Not everyone is redefining the terms, either. Gates announced last year that he would give away virtually all his remaining wealth through the Gates Foundation over the next two decades, more than two hundred billion dollars, with the foundation closing permanently at the end of 2045. Invoking Carnegie’s old line that the man who dies thus rich dies disgraced, he wrote that he was determined not to die rich.

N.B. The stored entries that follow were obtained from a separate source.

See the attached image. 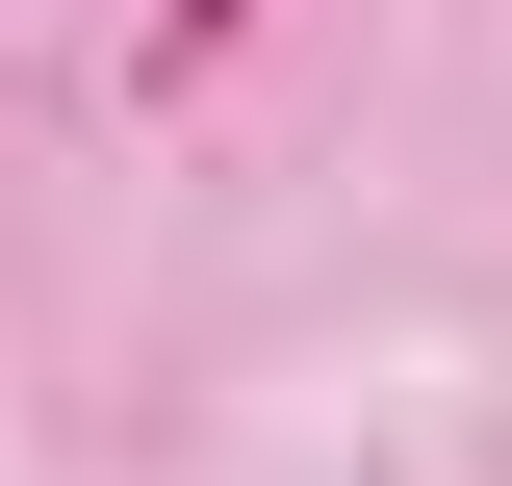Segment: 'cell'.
I'll use <instances>...</instances> for the list:
<instances>
[{
    "label": "cell",
    "mask_w": 512,
    "mask_h": 486,
    "mask_svg": "<svg viewBox=\"0 0 512 486\" xmlns=\"http://www.w3.org/2000/svg\"><path fill=\"white\" fill-rule=\"evenodd\" d=\"M205 26H231V0H180V52H205Z\"/></svg>",
    "instance_id": "cell-1"
}]
</instances>
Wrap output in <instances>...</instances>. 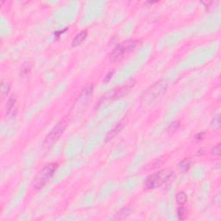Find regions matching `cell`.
<instances>
[{"instance_id": "cell-1", "label": "cell", "mask_w": 221, "mask_h": 221, "mask_svg": "<svg viewBox=\"0 0 221 221\" xmlns=\"http://www.w3.org/2000/svg\"><path fill=\"white\" fill-rule=\"evenodd\" d=\"M168 88V83L163 81L156 82L155 85L150 86L149 89L143 94L141 99V104L144 107L151 106L155 105L157 101H159L164 93H166Z\"/></svg>"}, {"instance_id": "cell-2", "label": "cell", "mask_w": 221, "mask_h": 221, "mask_svg": "<svg viewBox=\"0 0 221 221\" xmlns=\"http://www.w3.org/2000/svg\"><path fill=\"white\" fill-rule=\"evenodd\" d=\"M57 168H58L57 163H50V164L45 166L42 170H40V172L36 175L35 181L33 182V187L35 189L42 188L54 175Z\"/></svg>"}, {"instance_id": "cell-3", "label": "cell", "mask_w": 221, "mask_h": 221, "mask_svg": "<svg viewBox=\"0 0 221 221\" xmlns=\"http://www.w3.org/2000/svg\"><path fill=\"white\" fill-rule=\"evenodd\" d=\"M68 121H69V117H68V116H67L62 120L60 121L58 124H56V126H54V129L51 131L50 133L45 138V141L43 143L44 148L48 149L55 142H57V140L61 137V136L65 131L67 126V124H68Z\"/></svg>"}, {"instance_id": "cell-4", "label": "cell", "mask_w": 221, "mask_h": 221, "mask_svg": "<svg viewBox=\"0 0 221 221\" xmlns=\"http://www.w3.org/2000/svg\"><path fill=\"white\" fill-rule=\"evenodd\" d=\"M173 172L170 169H163L157 173L150 175L145 182V186L148 189H153L161 186L167 180L170 178Z\"/></svg>"}, {"instance_id": "cell-5", "label": "cell", "mask_w": 221, "mask_h": 221, "mask_svg": "<svg viewBox=\"0 0 221 221\" xmlns=\"http://www.w3.org/2000/svg\"><path fill=\"white\" fill-rule=\"evenodd\" d=\"M136 45V42L134 41H126L122 44H119L116 48L113 51L111 54V60L113 62L119 61L128 52L131 51Z\"/></svg>"}, {"instance_id": "cell-6", "label": "cell", "mask_w": 221, "mask_h": 221, "mask_svg": "<svg viewBox=\"0 0 221 221\" xmlns=\"http://www.w3.org/2000/svg\"><path fill=\"white\" fill-rule=\"evenodd\" d=\"M125 124H126V121L122 120L120 123H118V124H117L116 126H115V128H113V130L111 131V132L108 134V136H107V140L113 139V137L116 136L117 134H118V133L123 130V128H124V126H125Z\"/></svg>"}, {"instance_id": "cell-7", "label": "cell", "mask_w": 221, "mask_h": 221, "mask_svg": "<svg viewBox=\"0 0 221 221\" xmlns=\"http://www.w3.org/2000/svg\"><path fill=\"white\" fill-rule=\"evenodd\" d=\"M86 35H87V32H86V31L85 30L81 31V32H80V33L74 37V40H73V42H72V46L76 47L78 46V45H80V44L85 40V37H86Z\"/></svg>"}, {"instance_id": "cell-8", "label": "cell", "mask_w": 221, "mask_h": 221, "mask_svg": "<svg viewBox=\"0 0 221 221\" xmlns=\"http://www.w3.org/2000/svg\"><path fill=\"white\" fill-rule=\"evenodd\" d=\"M132 211V206H125L124 208H123L122 210H120L117 214L116 219H123L124 218L128 217L129 214H131V212Z\"/></svg>"}, {"instance_id": "cell-9", "label": "cell", "mask_w": 221, "mask_h": 221, "mask_svg": "<svg viewBox=\"0 0 221 221\" xmlns=\"http://www.w3.org/2000/svg\"><path fill=\"white\" fill-rule=\"evenodd\" d=\"M190 165H191L190 158H186V159H184L183 161L181 162L180 165H179V168H180V170L182 171V173H185V172H186V171L189 169Z\"/></svg>"}, {"instance_id": "cell-10", "label": "cell", "mask_w": 221, "mask_h": 221, "mask_svg": "<svg viewBox=\"0 0 221 221\" xmlns=\"http://www.w3.org/2000/svg\"><path fill=\"white\" fill-rule=\"evenodd\" d=\"M175 200H176V202L178 203L179 205H184L187 201V196L184 192H180L176 194Z\"/></svg>"}, {"instance_id": "cell-11", "label": "cell", "mask_w": 221, "mask_h": 221, "mask_svg": "<svg viewBox=\"0 0 221 221\" xmlns=\"http://www.w3.org/2000/svg\"><path fill=\"white\" fill-rule=\"evenodd\" d=\"M10 83L9 81H7V80H3L2 81V84H1V90H2V95L3 97H5L7 96L8 93L10 91Z\"/></svg>"}, {"instance_id": "cell-12", "label": "cell", "mask_w": 221, "mask_h": 221, "mask_svg": "<svg viewBox=\"0 0 221 221\" xmlns=\"http://www.w3.org/2000/svg\"><path fill=\"white\" fill-rule=\"evenodd\" d=\"M211 127L214 130H218L220 128V114L218 113L217 115H215L214 119L211 123Z\"/></svg>"}, {"instance_id": "cell-13", "label": "cell", "mask_w": 221, "mask_h": 221, "mask_svg": "<svg viewBox=\"0 0 221 221\" xmlns=\"http://www.w3.org/2000/svg\"><path fill=\"white\" fill-rule=\"evenodd\" d=\"M180 124H181V122H180V121H175V122H173V123L168 126V133H169V134L175 133V132L178 130L179 127H180Z\"/></svg>"}, {"instance_id": "cell-14", "label": "cell", "mask_w": 221, "mask_h": 221, "mask_svg": "<svg viewBox=\"0 0 221 221\" xmlns=\"http://www.w3.org/2000/svg\"><path fill=\"white\" fill-rule=\"evenodd\" d=\"M16 99L13 97H11L9 99V100L7 102V105H6V111L8 113H10L11 112L13 111V109L15 107Z\"/></svg>"}, {"instance_id": "cell-15", "label": "cell", "mask_w": 221, "mask_h": 221, "mask_svg": "<svg viewBox=\"0 0 221 221\" xmlns=\"http://www.w3.org/2000/svg\"><path fill=\"white\" fill-rule=\"evenodd\" d=\"M221 149H220V144H217L216 146H214L212 150H211V154L215 156H219L220 155Z\"/></svg>"}, {"instance_id": "cell-16", "label": "cell", "mask_w": 221, "mask_h": 221, "mask_svg": "<svg viewBox=\"0 0 221 221\" xmlns=\"http://www.w3.org/2000/svg\"><path fill=\"white\" fill-rule=\"evenodd\" d=\"M177 214H178V219L181 220H183L186 219V212L185 209L183 207H180L177 211Z\"/></svg>"}, {"instance_id": "cell-17", "label": "cell", "mask_w": 221, "mask_h": 221, "mask_svg": "<svg viewBox=\"0 0 221 221\" xmlns=\"http://www.w3.org/2000/svg\"><path fill=\"white\" fill-rule=\"evenodd\" d=\"M30 66L28 63H25L21 67V73H22V74H26L30 72Z\"/></svg>"}, {"instance_id": "cell-18", "label": "cell", "mask_w": 221, "mask_h": 221, "mask_svg": "<svg viewBox=\"0 0 221 221\" xmlns=\"http://www.w3.org/2000/svg\"><path fill=\"white\" fill-rule=\"evenodd\" d=\"M206 136V133L205 132H200V133H198L196 134L195 136H194V141L195 142H199V141H201L204 137Z\"/></svg>"}, {"instance_id": "cell-19", "label": "cell", "mask_w": 221, "mask_h": 221, "mask_svg": "<svg viewBox=\"0 0 221 221\" xmlns=\"http://www.w3.org/2000/svg\"><path fill=\"white\" fill-rule=\"evenodd\" d=\"M113 74H114V70H112V72L110 71L108 74H106V76L105 77V79H104V82H105V83H107V82L112 79Z\"/></svg>"}]
</instances>
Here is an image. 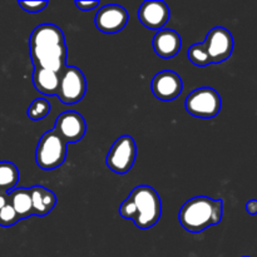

It has happened before, this standoff between concentrated wealth and everyone else. The last time wealth concentrated at anything like these levels, during the original Gilded Age, the correction did not come from philanthropists. It came from trust-busting, the federal income tax, the estate tax, and eventually the New Deal. It arrived as policy that was driven by political pressure too powerful to be ignored. The institutions that forced that correction, a functional Congress, a free press, an empowered regulatory state, look considerably different today.
What is not in dispute is the pace of change. These fortunes have been built in years, not generations, at the same moment the safety net is being cut. The wealth gained by the world’s billionaires in 2025 alone would have been enough to give every person on earth two hundred and fifty dollars and still leave billionaires more than five hundred billion dollars richer.
The Giving Pledge was always, as Buffett said from the start, just a moral pledge with no enforcement, no consequences, and no one to answer to but yourself. That it once carried weight says something about the era that produced it. That Thiel now frames staying on the list as a form of coercion, and that this argument is reported at length, says something about the era we are in right now.